Entretien avec Michel Barnier, Conseiller spécial pour le Brexit auprès de la Commission européenne, ancien négociateur en chef de l'Union européenne sur le Brexit (2016-2020), par Isabelle Lasserre, rédactrice en chef adjointe au service international du Figaro, correspondante diplomatique.

n° 171 - Printemps 2021

Michel Barnier

Isabelle LasserreAvez-vous connu des moments de découragement au cours de vos négociations sur le Brexit ?

Michel Barnier — Le découragement ou les doutes se maîtrisent plus facilement quand on travaille collectivement. Cela a toujours été ma méthode, que certains ont bien voulu appeler la « méthode Barnier ». Je n’ai pas eu de moments de découragement car je savais que cette négociation serait longue, compliquée et que les Britanniques allaient jouer la guerre des nerfs. J’en avais déjà eu l’expérience comme commissaire aux services financiers (2010-2014), chargé de mettre en œuvre les recommandations du G20 après la crise financière. Pendant toutes ces années, j’ai été confronté à la technique de négociation des Britanniques : ils exigent, bloquent, obtiennent satisfaction à 3 heures du matin et reviennent à la charge avec de nouvelles demandes ! J’étais donc préparé. Mais nous avons eu des moments de doute, notamment lorsque Theresa May a échoué à trois reprises à faire voter l’accord à la Chambre des communes faute d’unanimité dans son propre parti — certains députés Tories l’avaient lâchée sous l’influence de Boris Johnson — et aussi parce que le Labour n’a jamais été très clair sur la question. À ce moment-là, nous nous sommes dit qu’on n’allait pas y arriver et qu’on se dirigeait tout droit vers un « no deal ». Et nous avons craint d’avoir travaillé trois ans pour rien. Et puis Theresa May a été renversée et Boris Johnson l’a remplacée. Les dernières négociations avec lui ont été très longues et très rudes. Mais mon analyse, en tant qu’homme politique observant un autre homme politique, est qu’il avait besoin d’un accord.

I. L.Quel est votre jugement sur Boris Johnson ? A-t-il évolué au fil des négociations ?

M. B. — À l’époque où il était maire de Londres et même ministre des Affaires étrangères, il a souvent eu une attitude baroque, disruptive, tenant des propos parfois insensés. Lorsqu’il est devenu premier ministre, j’ai découvert un homme très cordial, habile, souvent chaleureux. Certes, Georges Pompidou disait qu’en politique il ne suffit pas d’être habile. Mais Boris Johnson est, de surcroît, très pragmatique. Ayant beaucoup observé le débat interne chez les Tories, qui commandent tout depuis cinq ans, depuis le début du Brexit, mais avec des turbulences et des querelles internes incessantes, je savais qu’il fallait que ça se termine. En 2020, j’ai acquis la certitude que Boris Johnson, pour pouvoir réaliser son programme de révolution économique, avait besoin de calme du côté européen. Le gouvernement britannique a, en effet, de vraies ambitions pour le Royaume-Uni. Il ne faut pas sous-estimer Boris Johnson. J’ai écouté très attentivement ce que disait Dominic Cummings, son conseiller spécial. Leur philosophie n’est pas ultra-libérale mais nationale-populiste. Ils sont prêts, par exemple, à soutenir massivement des secteurs industriels entiers. Ils veulent faire du Royaume-Uni une sorte de hub mondial, une super start-up des technologies modernes. Ils ont voulu, pour des raisons idéologiques et presque rhétoriques, se retirer de l’Union, retrouver ce qu’ils appellent les conditions d’une « Global Britain ». Mais, pour atteindre ce but, il leur fallait un accord de base avec l’Europe. Un accord qui leur assure une certaine stabilité. Ils ne pouvaient pas ajouter les désordres qu’auraient provoqués un no deal à ceux qu’implique leur programme économique. En tout cas, à court terme.

**Données fournies:**
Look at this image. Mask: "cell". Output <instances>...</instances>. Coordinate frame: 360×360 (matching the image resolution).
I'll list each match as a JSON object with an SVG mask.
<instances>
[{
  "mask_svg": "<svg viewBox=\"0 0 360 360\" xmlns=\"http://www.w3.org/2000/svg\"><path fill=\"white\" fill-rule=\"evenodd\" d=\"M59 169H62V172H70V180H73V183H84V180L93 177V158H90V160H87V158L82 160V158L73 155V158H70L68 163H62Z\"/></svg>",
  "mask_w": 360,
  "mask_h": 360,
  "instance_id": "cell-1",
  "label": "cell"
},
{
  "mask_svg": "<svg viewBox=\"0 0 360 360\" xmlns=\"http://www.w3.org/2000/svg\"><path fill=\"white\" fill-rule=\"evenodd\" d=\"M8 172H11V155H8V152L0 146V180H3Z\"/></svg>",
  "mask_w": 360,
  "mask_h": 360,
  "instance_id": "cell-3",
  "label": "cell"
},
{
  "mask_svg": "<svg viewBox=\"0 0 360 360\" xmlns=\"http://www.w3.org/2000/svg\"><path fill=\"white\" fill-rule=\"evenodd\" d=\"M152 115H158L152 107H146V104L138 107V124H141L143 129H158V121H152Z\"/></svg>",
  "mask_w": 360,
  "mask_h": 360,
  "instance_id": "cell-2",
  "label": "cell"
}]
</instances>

**Consigne A:** Relevez toutes les personnes que Michel Barnier nomme dans ses réponses au cours de l'entretien, à l'exception de lui-même.
**Consigne B:** Recopiez à l'identique le passage de l'entretien qui commence par « Entretien avec Michel » et se poursuit jusqu'à « Figaro, correspondante diplomatique. » inclus.
**Consigne C:** Selon l'entretien, quelle fonction Michel Barnier occupait-il de 2010 à 2014 ?

**Corrigé A:** Theresa May, Boris Johnson, Georges Pompidou, Dominic Cummings

**Corrigé B:**
Entretien avec Michel Barnier, Conseiller spécial pour le Brexit auprès de la Commission européenne, ancien négociateur en chef de l'Union européenne sur le Brexit (2016-2020), par Isabelle Lasserre, rédactrice en chef adjointe au service international du Figaro, correspondante diplomatique.

**Corrigé C:** Il était commissaire aux services financiers, chargé de mettre en œuvre les recommandations du G20 après la crise financière.